Benchmarking your application is often a good idea when it comes for fine tuning its performance.

The Golang testing package contains a benchmarking facility that can be used to examine the performance of your Golang code. In this article we'll see how to write simple benchmark tests that are able to provide us good insights about a given algorithmic solution.

The good old Fibonacci number calculation

Fibonacci number is a classic numerical series where each subsequent number is the sum of the previous two numbers: 1 1 2 3 5 8 13...

Let's explore two different implementations: recursive and sequential.
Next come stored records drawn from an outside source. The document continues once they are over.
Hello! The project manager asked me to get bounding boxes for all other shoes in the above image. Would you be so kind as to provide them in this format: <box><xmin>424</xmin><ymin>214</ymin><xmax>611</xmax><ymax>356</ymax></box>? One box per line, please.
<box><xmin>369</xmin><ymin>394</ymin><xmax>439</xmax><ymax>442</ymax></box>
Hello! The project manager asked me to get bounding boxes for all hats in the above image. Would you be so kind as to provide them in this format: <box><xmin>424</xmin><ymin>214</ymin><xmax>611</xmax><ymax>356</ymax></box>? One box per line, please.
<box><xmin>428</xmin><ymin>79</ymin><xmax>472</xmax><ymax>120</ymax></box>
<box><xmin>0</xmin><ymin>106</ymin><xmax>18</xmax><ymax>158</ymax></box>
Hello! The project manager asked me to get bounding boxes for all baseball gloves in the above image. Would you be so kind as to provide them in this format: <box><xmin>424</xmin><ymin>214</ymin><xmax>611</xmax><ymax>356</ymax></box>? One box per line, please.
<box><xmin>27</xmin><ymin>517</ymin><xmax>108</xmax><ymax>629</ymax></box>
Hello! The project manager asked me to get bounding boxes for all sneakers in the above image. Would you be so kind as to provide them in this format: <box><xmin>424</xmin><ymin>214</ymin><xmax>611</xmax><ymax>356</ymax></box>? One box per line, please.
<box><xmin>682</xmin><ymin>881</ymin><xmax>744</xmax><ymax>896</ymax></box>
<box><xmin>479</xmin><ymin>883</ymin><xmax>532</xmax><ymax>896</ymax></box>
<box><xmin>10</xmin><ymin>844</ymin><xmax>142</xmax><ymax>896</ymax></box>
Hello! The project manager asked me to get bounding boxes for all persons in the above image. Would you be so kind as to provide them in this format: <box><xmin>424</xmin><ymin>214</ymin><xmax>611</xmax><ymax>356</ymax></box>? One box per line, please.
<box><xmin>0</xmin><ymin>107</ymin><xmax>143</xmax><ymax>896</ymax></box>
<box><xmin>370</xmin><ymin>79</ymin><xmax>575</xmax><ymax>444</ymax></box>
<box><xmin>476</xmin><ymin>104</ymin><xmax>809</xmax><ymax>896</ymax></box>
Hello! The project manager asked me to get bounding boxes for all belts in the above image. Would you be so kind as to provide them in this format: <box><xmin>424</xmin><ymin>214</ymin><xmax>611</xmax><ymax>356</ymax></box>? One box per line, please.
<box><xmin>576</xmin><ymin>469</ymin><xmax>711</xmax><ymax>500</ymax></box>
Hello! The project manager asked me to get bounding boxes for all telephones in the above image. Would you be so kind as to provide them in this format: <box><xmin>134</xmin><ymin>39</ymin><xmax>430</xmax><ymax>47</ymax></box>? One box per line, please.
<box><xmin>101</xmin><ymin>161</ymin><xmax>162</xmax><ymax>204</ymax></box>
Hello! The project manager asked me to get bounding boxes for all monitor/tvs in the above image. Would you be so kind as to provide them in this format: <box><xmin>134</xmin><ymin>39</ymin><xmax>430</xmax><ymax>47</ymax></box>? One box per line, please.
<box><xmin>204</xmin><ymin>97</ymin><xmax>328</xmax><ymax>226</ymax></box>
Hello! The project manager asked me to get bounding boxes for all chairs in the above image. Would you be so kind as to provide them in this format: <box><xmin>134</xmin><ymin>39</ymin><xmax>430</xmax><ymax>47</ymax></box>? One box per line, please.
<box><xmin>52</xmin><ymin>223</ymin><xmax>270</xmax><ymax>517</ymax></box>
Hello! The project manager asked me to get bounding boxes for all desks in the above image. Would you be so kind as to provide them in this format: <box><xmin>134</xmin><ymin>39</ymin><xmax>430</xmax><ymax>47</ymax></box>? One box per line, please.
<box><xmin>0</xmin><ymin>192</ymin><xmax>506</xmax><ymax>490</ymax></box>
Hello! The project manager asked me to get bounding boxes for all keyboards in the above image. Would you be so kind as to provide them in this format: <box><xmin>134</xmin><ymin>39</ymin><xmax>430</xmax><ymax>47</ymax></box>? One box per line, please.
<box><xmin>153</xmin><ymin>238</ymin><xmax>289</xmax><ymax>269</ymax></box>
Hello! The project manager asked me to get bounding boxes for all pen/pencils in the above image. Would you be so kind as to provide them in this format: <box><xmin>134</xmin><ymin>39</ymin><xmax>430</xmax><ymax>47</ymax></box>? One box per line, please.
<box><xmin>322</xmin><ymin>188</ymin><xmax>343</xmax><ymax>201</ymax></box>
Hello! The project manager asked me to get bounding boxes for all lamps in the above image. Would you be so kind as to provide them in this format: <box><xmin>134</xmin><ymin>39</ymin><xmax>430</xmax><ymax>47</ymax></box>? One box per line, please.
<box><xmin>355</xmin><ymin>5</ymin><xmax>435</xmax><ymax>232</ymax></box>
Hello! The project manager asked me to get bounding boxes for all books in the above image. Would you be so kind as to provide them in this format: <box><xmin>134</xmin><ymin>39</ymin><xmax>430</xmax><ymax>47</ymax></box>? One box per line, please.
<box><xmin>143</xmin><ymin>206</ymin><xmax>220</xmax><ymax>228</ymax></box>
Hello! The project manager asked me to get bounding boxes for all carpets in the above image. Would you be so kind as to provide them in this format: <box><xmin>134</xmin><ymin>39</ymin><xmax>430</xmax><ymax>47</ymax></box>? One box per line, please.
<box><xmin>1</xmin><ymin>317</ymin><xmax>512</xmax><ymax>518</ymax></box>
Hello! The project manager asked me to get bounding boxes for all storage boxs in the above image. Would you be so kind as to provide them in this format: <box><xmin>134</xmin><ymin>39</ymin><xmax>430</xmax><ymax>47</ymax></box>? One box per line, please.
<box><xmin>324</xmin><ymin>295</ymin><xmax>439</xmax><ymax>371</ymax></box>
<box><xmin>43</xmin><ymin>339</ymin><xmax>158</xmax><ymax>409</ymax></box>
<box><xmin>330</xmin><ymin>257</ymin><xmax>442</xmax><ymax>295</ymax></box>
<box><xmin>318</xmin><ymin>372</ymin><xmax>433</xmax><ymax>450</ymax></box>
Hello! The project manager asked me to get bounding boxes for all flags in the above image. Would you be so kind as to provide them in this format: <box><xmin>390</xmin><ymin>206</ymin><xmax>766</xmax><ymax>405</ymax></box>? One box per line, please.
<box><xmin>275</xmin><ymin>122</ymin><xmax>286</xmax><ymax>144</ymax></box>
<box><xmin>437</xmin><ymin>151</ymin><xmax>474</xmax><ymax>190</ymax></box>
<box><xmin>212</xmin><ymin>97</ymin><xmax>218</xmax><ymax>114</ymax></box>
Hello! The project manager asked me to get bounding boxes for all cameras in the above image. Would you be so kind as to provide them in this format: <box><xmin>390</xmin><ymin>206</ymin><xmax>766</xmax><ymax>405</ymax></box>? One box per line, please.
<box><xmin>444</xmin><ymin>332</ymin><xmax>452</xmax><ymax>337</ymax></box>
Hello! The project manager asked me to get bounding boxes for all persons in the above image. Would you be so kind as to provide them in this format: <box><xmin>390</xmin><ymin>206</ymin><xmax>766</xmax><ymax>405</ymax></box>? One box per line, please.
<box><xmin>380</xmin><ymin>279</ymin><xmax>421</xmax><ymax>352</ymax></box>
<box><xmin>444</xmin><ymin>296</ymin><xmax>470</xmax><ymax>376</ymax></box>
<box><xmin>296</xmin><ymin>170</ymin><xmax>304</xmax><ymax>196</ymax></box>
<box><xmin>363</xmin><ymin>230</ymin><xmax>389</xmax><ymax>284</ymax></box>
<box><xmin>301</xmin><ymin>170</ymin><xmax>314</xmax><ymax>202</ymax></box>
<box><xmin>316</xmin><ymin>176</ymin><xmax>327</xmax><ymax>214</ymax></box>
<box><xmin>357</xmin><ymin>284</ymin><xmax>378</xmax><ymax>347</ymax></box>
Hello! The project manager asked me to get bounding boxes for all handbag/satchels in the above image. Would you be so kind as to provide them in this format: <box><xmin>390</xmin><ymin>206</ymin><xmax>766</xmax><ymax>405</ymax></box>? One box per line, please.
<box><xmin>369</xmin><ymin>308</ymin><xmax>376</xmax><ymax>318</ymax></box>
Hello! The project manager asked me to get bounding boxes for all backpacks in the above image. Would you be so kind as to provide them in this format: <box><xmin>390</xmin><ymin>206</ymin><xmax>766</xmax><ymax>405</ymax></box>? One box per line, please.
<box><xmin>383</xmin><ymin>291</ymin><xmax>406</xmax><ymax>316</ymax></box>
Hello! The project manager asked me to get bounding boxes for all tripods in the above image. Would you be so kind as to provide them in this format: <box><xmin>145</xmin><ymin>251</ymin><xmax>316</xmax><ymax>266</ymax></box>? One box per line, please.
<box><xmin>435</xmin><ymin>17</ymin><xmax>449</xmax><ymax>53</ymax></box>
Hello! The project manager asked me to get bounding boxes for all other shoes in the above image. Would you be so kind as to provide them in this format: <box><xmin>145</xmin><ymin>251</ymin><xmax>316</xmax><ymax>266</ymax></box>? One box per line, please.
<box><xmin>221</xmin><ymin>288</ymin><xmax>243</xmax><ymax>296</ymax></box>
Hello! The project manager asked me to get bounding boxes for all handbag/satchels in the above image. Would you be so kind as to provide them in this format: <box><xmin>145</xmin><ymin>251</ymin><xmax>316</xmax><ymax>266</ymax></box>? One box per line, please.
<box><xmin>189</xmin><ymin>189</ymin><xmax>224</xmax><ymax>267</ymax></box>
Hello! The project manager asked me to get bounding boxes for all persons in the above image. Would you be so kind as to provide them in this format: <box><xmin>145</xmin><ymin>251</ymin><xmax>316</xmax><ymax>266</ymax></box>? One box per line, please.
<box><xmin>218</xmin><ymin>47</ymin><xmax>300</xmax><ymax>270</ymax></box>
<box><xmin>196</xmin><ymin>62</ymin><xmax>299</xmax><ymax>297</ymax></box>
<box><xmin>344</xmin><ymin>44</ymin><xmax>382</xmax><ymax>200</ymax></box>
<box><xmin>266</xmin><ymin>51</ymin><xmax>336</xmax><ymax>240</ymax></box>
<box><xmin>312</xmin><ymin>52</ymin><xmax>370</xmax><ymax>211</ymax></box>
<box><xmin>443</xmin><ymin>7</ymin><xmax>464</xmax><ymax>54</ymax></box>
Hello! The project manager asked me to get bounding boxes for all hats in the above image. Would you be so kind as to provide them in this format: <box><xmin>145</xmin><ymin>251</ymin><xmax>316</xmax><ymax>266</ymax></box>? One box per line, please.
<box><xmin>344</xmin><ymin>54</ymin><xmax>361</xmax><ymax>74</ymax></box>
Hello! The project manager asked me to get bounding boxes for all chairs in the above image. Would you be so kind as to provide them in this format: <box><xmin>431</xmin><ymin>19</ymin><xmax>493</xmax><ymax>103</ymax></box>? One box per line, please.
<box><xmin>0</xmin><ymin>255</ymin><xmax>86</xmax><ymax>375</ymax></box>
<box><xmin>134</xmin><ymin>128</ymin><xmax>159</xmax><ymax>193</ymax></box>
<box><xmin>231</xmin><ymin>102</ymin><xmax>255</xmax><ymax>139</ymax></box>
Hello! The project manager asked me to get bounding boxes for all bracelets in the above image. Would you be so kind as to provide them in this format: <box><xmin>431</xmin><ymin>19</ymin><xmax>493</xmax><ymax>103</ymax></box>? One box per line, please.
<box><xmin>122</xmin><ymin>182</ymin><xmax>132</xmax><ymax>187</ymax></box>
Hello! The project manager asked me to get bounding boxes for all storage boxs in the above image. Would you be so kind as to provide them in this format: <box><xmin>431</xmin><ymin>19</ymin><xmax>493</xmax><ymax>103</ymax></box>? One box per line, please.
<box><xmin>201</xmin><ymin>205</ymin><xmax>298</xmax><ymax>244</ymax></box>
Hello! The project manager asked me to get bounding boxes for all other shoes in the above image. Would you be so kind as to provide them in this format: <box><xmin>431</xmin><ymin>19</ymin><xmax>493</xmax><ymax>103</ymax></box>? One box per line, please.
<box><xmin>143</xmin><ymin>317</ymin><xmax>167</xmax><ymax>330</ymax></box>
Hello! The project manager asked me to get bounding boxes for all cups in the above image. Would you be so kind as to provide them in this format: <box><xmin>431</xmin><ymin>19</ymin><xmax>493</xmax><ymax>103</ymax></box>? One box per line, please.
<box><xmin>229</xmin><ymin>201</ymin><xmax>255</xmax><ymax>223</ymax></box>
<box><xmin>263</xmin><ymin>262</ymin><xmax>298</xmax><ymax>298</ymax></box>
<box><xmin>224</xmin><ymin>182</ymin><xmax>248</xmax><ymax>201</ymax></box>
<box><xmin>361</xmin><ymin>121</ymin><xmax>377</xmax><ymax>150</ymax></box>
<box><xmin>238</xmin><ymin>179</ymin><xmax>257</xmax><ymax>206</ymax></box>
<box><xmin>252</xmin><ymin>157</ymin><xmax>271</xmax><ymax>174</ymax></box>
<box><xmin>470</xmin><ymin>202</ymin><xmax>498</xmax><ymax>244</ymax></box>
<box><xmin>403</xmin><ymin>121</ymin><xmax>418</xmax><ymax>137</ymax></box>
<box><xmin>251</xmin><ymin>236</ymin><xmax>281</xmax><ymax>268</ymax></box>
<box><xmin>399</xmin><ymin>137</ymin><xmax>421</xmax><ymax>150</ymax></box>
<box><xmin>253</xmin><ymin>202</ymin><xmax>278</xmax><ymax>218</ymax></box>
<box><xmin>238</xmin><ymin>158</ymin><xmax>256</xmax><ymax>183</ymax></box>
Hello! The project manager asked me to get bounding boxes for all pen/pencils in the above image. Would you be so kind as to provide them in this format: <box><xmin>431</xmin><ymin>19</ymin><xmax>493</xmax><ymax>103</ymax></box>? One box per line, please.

We'll write both unit and benchmark tests for each approach and then we'll be able to compare them.

Recursive approach

When you look at the Fibonacci algorithm, it seems to be very straightforward to implement in nearly any programming language. And probably the first approach to solve it is to use recursion:

package fibo


func RecursiveFibonacci(n uint) uint {
    if n <= 1 {
        return n
    }    
    return RecursiveFibonacci(n-1) + RecursiveFibonacci(n-2)

}

Each iteration in the series discards the previous results and then re-calculates the intermediate steps for each subsequent iteration.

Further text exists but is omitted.